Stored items
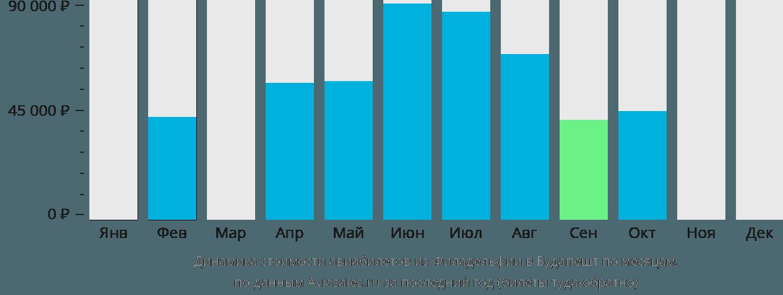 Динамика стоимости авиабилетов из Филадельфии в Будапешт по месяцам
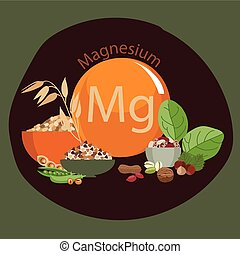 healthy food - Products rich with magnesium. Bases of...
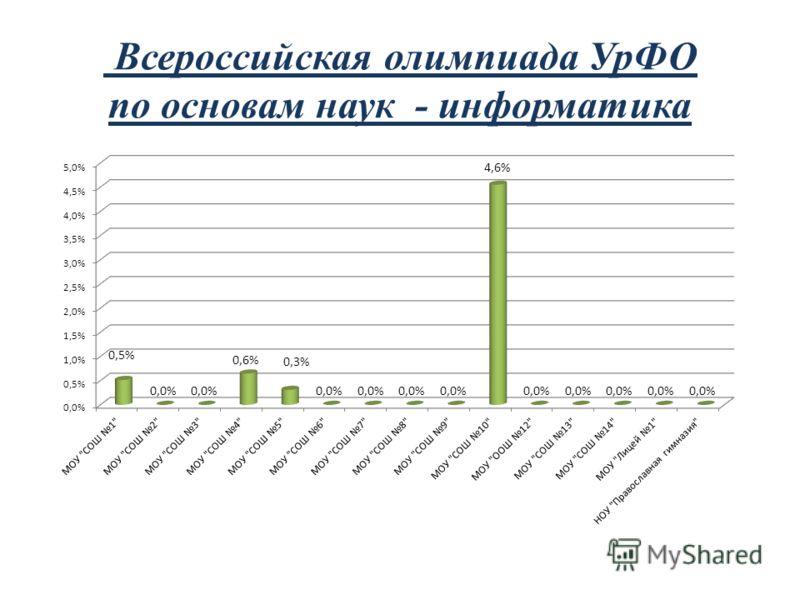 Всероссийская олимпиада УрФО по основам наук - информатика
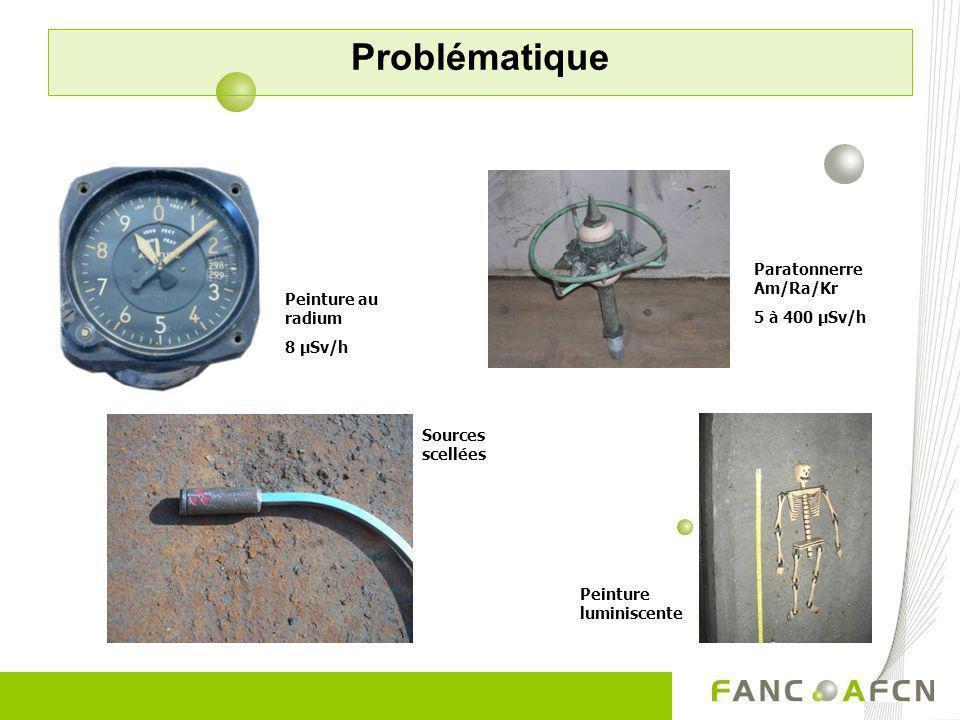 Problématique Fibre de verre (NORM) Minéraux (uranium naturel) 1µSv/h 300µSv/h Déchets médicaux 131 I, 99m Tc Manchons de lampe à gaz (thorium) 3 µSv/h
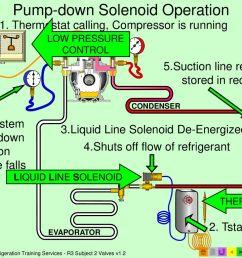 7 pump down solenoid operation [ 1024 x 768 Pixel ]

** Task to carry out **
Give back all entries exactly. No pictures belong in the copy.

** Answer box **
 Динамика стоимости авиабилетов из Филадельфии в Будапешт по месяцам
 healthy food - Products rich with magnesium. Bases of...
 Всероссийская олимпиада УрФО по основам наук - информатика
 Problématique Fibre de verre (NORM) Minéraux (uranium naturel) 1µSv/h 300µSv/h Déchets médicaux 131 I, 99m Tc Manchons de lampe à gaz (thorium) 3 µSv/h
 7 pump down solenoid operation [ 1024 x 768 Pixel ]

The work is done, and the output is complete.